10 분 소요


시리즈 소개

이 시리즈는 프로덕션 환경에서 사용할 수 있는 이벤트 기반 아키텍처를 구축하는 방법을 다룹니다.

  1. Part 1: Event Sourcing 기초
  2. Part 2: Outbox Pattern 구현 (현재 글)
  3. Part 3: CQRS와 Read/Write 모델 분리
  4. Part 4: Saga Pattern으로 분산 트랜잭션 처리
  5. Part 5: Event Schema 진화와 버전 관리

문제: 이중 쓰기(Dual Write) 문제

마이크로서비스에서 자주 발생하는 문제를 살펴보겠습니다:

@Service
class OrderService(
    private val orderRepository: OrderRepository,
    private val kafkaTemplate: KafkaTemplate<String, String>
) {
    @Transactional
    fun createOrder(command: CreateOrderCommand): Order {
        // 1. 데이터베이스에 저장
        val order = orderRepository.save(Order.create(command))

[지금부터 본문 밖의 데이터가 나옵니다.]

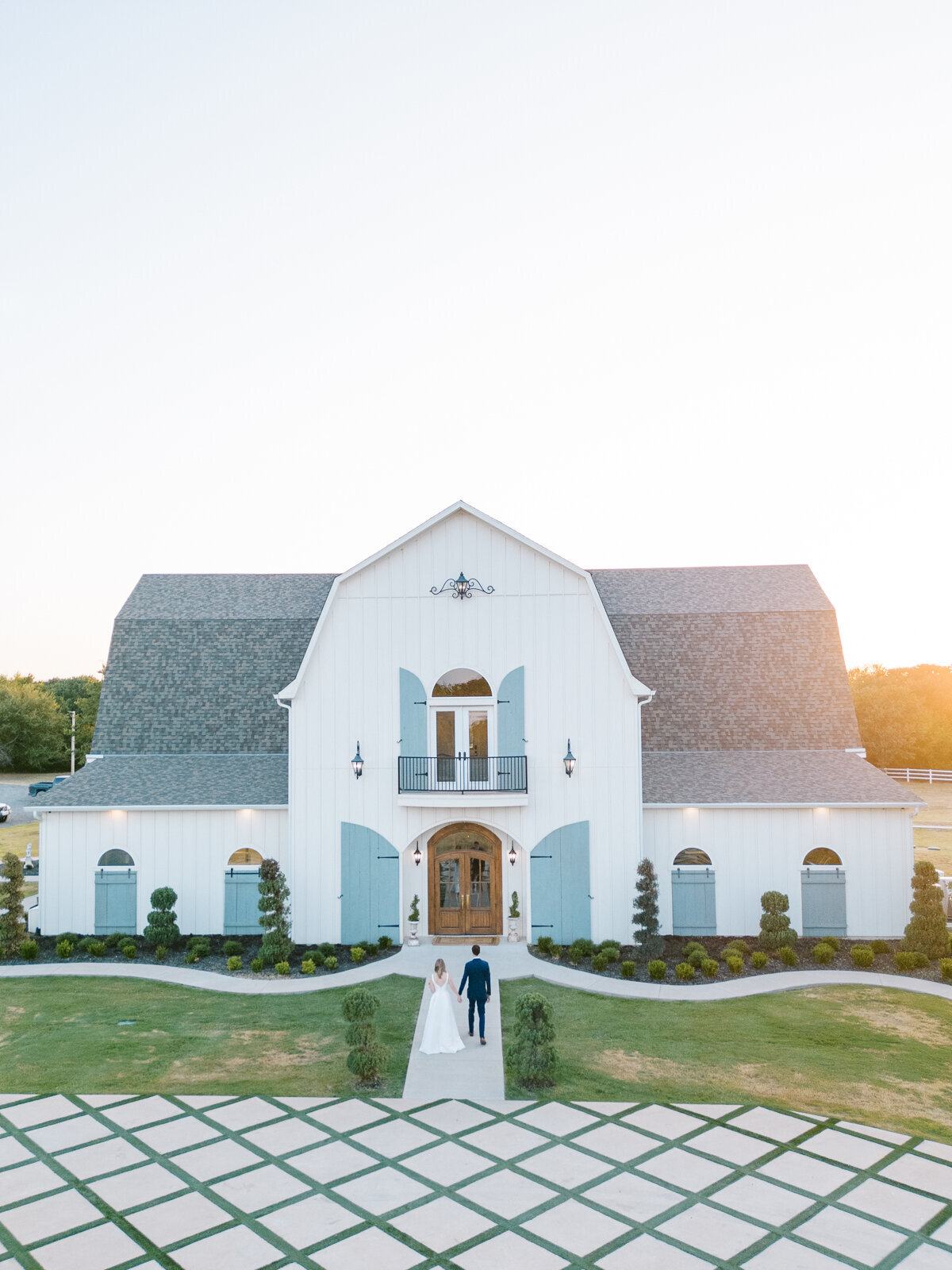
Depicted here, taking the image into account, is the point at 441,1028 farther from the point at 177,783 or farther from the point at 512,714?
the point at 177,783

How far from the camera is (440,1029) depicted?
517 inches

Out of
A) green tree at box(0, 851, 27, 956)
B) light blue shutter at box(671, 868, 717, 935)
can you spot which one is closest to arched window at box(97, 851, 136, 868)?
green tree at box(0, 851, 27, 956)

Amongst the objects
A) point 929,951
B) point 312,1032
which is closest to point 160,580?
point 312,1032

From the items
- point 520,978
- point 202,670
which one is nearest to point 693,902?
point 520,978

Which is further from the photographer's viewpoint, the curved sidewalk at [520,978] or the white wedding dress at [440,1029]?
the curved sidewalk at [520,978]

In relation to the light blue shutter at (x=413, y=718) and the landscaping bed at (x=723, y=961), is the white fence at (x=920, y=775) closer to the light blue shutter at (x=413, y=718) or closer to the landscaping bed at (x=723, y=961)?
the landscaping bed at (x=723, y=961)

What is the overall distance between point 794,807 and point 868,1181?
430 inches

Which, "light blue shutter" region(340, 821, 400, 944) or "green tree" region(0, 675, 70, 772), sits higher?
"green tree" region(0, 675, 70, 772)

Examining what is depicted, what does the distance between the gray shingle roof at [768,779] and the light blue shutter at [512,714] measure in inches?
131

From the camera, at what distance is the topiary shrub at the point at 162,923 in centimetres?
1903

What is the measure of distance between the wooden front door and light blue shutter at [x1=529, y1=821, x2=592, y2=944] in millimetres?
935

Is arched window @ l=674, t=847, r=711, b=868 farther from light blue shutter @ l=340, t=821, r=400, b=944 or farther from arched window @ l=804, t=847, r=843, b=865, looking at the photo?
light blue shutter @ l=340, t=821, r=400, b=944

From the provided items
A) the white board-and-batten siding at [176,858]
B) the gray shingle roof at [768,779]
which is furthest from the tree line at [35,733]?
the gray shingle roof at [768,779]

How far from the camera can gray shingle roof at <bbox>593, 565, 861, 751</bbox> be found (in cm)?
2258
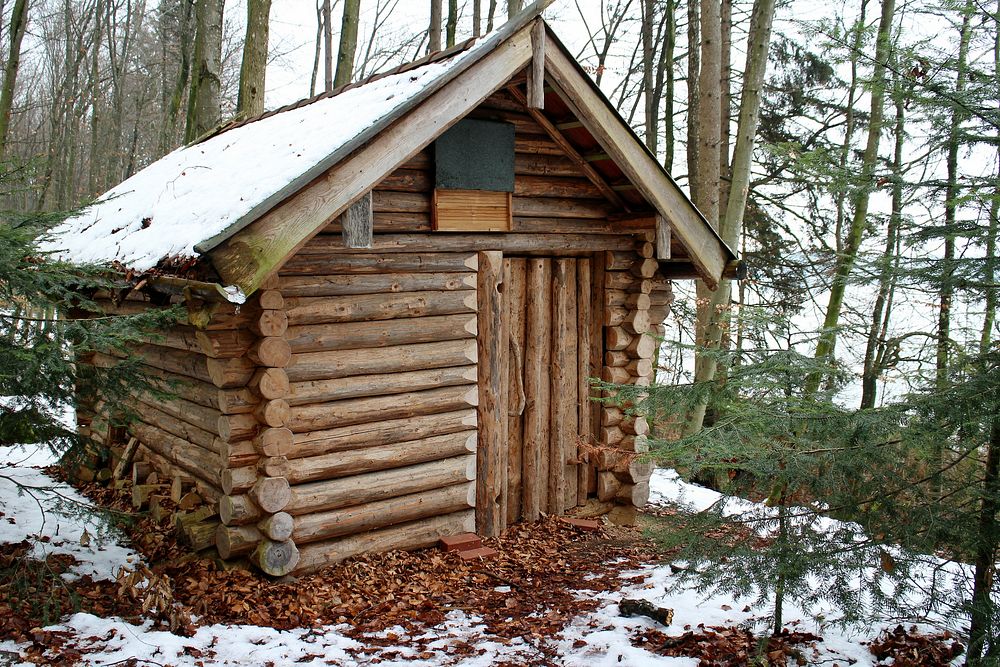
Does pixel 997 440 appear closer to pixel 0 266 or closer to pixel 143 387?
pixel 143 387

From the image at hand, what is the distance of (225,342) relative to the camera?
619cm

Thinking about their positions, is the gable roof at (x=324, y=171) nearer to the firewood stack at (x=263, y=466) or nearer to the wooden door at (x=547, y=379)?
the firewood stack at (x=263, y=466)

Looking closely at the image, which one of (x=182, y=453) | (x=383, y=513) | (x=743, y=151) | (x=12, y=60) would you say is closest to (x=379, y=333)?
(x=383, y=513)

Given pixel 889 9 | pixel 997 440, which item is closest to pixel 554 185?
pixel 997 440

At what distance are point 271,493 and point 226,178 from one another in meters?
3.00

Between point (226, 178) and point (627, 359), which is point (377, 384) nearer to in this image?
point (226, 178)

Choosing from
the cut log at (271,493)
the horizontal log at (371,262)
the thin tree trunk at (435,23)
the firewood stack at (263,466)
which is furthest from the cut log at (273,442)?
the thin tree trunk at (435,23)

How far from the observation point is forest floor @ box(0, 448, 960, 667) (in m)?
5.01

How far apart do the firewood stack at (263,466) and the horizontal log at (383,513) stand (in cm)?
21

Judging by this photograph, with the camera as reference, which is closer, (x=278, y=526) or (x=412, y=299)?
(x=278, y=526)

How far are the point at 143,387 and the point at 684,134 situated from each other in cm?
1426

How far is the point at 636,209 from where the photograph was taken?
8.20 metres

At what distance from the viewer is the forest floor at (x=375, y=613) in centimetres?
501

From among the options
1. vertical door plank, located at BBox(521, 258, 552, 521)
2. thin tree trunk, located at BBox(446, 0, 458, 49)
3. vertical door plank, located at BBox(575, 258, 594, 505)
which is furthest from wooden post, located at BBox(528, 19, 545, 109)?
thin tree trunk, located at BBox(446, 0, 458, 49)
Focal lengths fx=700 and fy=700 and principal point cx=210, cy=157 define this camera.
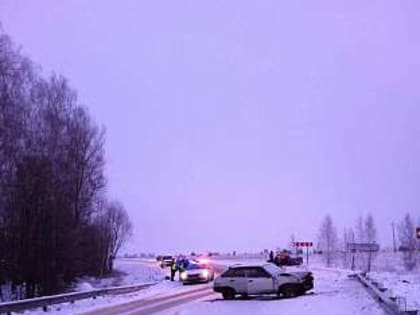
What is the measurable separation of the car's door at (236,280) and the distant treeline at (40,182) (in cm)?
1477

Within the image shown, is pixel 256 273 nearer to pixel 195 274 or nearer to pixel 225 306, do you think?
pixel 225 306

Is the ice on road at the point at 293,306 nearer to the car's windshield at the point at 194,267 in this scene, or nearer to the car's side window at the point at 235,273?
the car's side window at the point at 235,273

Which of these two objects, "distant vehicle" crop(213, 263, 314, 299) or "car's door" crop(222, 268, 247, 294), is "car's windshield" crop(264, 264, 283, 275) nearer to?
"distant vehicle" crop(213, 263, 314, 299)

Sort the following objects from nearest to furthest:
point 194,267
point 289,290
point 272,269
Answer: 1. point 289,290
2. point 272,269
3. point 194,267

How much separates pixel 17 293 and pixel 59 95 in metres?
17.5

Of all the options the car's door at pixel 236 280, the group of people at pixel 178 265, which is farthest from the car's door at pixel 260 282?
the group of people at pixel 178 265

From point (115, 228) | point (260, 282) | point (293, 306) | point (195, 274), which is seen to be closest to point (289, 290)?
point (260, 282)

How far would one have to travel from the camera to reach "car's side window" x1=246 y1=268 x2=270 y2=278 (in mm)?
31828

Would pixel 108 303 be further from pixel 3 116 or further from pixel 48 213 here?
pixel 48 213

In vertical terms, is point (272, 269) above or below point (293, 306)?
above

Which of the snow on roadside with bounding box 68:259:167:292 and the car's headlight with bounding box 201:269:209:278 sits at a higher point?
the car's headlight with bounding box 201:269:209:278

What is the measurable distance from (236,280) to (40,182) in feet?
67.0

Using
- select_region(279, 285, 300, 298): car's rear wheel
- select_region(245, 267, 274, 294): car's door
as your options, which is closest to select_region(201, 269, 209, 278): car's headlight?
select_region(245, 267, 274, 294): car's door

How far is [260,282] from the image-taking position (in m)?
31.7
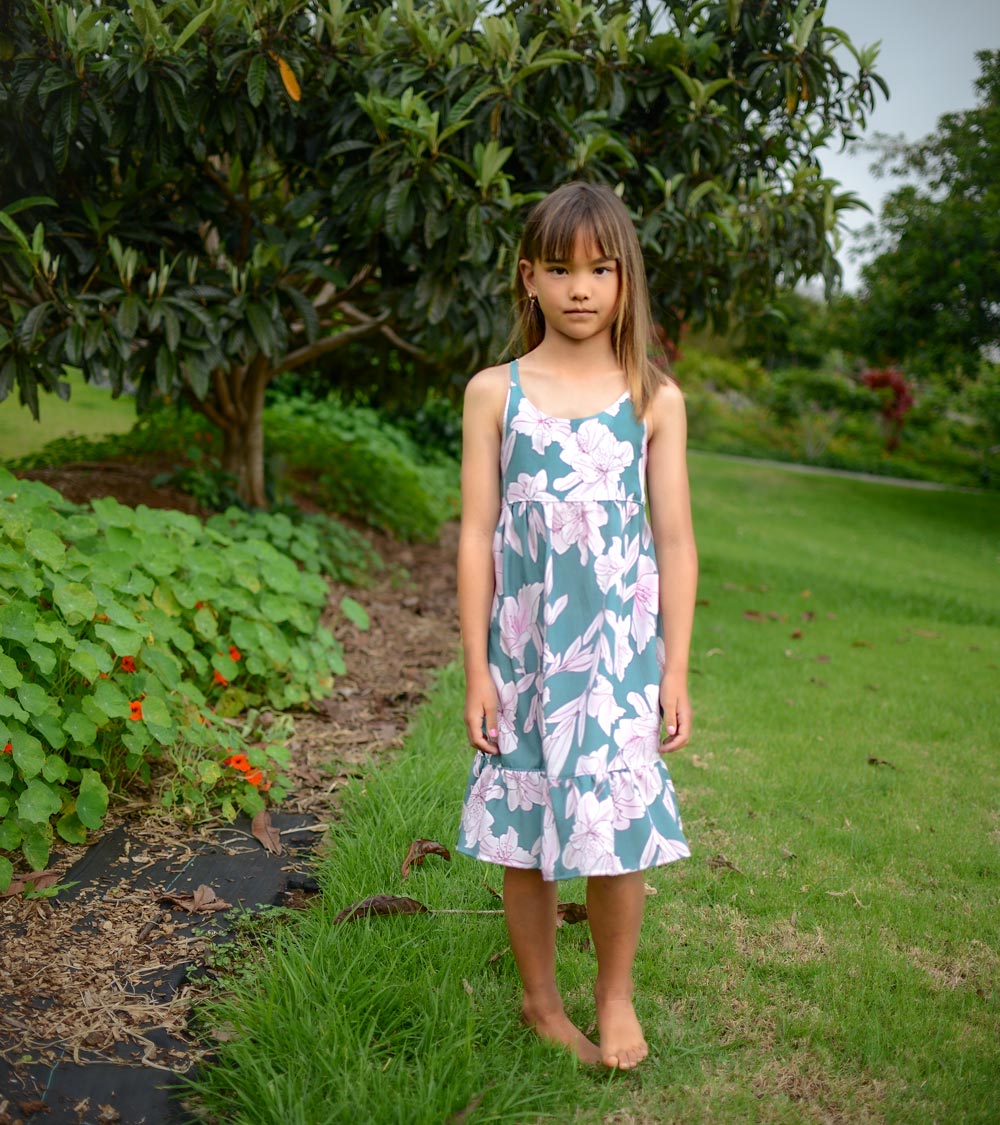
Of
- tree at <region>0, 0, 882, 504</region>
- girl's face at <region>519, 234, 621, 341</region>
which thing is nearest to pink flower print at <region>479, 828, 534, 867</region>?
girl's face at <region>519, 234, 621, 341</region>

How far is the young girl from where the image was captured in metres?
1.72

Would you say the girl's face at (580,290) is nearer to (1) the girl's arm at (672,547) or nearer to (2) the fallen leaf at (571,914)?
(1) the girl's arm at (672,547)

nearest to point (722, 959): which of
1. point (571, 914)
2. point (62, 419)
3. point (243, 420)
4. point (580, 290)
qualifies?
point (571, 914)

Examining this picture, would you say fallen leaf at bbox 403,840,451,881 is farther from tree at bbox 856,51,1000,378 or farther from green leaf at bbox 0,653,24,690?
tree at bbox 856,51,1000,378

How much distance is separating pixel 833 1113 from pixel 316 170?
3.63 metres

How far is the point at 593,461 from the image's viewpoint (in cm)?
176

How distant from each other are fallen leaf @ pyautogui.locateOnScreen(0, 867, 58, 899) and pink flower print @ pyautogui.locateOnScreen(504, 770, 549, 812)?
108cm

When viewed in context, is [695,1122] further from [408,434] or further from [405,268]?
[408,434]

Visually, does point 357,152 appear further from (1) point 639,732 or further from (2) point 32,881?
(1) point 639,732

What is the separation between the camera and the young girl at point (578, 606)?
1.72 m

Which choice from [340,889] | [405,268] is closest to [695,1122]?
[340,889]

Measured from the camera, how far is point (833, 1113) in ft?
5.53

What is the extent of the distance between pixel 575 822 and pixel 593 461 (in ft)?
1.92

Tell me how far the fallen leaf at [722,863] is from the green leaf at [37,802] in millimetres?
1470
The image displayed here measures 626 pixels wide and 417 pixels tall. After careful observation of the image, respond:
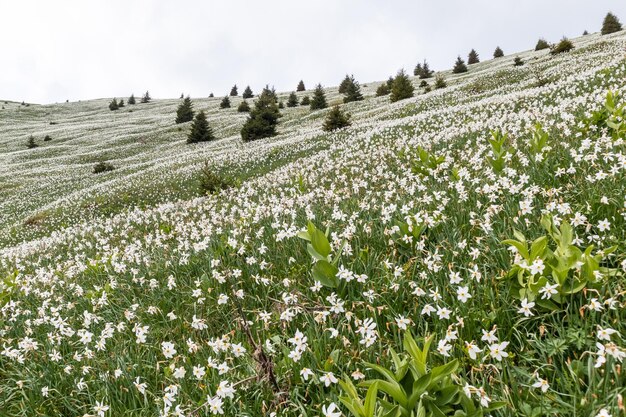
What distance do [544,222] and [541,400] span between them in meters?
1.86

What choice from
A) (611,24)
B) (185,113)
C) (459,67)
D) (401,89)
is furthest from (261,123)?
(611,24)

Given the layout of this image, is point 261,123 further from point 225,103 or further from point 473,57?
point 473,57

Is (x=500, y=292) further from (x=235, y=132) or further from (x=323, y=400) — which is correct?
(x=235, y=132)

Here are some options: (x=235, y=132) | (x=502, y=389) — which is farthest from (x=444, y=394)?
(x=235, y=132)

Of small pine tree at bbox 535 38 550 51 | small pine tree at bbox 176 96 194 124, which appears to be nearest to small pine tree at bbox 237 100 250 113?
small pine tree at bbox 176 96 194 124

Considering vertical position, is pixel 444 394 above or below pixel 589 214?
below

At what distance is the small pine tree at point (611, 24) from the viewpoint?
2157 inches

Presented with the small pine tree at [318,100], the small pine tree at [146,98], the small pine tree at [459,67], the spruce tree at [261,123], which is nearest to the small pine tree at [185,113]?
the small pine tree at [318,100]

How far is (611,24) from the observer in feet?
182

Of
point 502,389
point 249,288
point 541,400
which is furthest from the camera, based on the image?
point 249,288

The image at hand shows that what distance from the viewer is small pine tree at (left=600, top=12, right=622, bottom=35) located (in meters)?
54.8

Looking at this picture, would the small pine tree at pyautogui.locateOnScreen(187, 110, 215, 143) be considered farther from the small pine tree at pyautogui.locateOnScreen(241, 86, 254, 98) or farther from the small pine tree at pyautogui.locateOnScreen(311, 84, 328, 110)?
the small pine tree at pyautogui.locateOnScreen(241, 86, 254, 98)

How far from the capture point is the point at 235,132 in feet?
155

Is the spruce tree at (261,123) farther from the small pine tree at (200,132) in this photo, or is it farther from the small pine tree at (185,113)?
the small pine tree at (185,113)
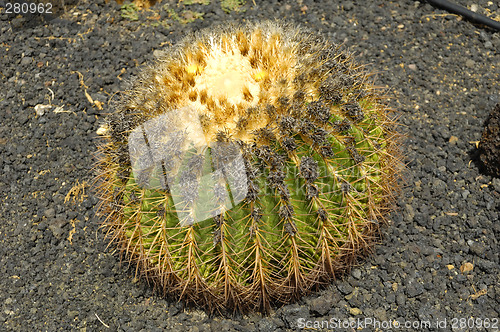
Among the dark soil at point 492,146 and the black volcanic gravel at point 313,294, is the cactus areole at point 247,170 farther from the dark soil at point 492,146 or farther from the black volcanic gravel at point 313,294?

        // 2. Kafka에 이벤트 발행
        kafkaTemplate.send("order-events", OrderCreatedEvent(order))

        return order
    }
}

이 코드의 문제점:

  • DB 저장 성공 후 Kafka 전송 실패 → 데이터 불일치
  • Kafka 전송 성공 후 트랜잭션 롤백 → 이벤트는 발행되었으나 데이터 없음
  • 두 시스템에 대한 원자적 쓰기가 불가능

해결책: Transactional Outbox Pattern

Outbox Pattern은 이벤트를 같은 트랜잭션 내에서 데이터베이스의 Outbox 테이블에 저장하고, 별도의 프로세스가 이를 메시지 브로커로 전달합니다.

아키텍처

┌─────────────────────────────────────────────────────┐
│                   Application                        │
│  ┌─────────────┐    ┌─────────────────────────────┐ │
│  │   Order     │    │        Outbox Table         │ │
│  │   Table     │    │  (Same Transaction)         │ │
│  └─────────────┘    └─────────────────────────────┘ │
└─────────────────────────────────────────────────────┘
                              │
                              ▼
                    ┌─────────────────┐
                    │  Outbox Relay   │
                    │  (Polling or    │
                    │   CDC)          │
                    └─────────────────┘
                              │
                              ▼
                    ┌─────────────────┐
                    │     Kafka       │
                    └─────────────────┘

구현 방법 1: Polling Publisher

Outbox 테이블 설계

@Entity
@Table(name = "outbox_events")
class OutboxEvent(
    @Id
    @GeneratedValue(strategy = GenerationType.IDENTITY)
    val id: Long? = null,

    @Column(nullable = false)
    val aggregateType: String,

    @Column(nullable = false)
    val aggregateId: String,

    @Column(nullable = false)
    val eventType: String,

    @Column(columnDefinition = "TEXT", nullable = false)
    val payload: String,

    @Column(nullable = false)
    val createdAt: Instant = Instant.now(),

    @Enumerated(EnumType.STRING)
    var status: OutboxStatus = OutboxStatus.PENDING,

    var processedAt: Instant? = null
)

enum class OutboxStatus {
    PENDING, PROCESSED, FAILED
}

Service Layer 수정

@Service
class OrderService(
    private val orderRepository: OrderRepository,
    private val outboxRepository: OutboxRepository,
    private val objectMapper: ObjectMapper
) {
    @Transactional
    fun createOrder(command: CreateOrderCommand): Order {
        // 1. Order 저장
        val order = orderRepository.save(Order.create(command))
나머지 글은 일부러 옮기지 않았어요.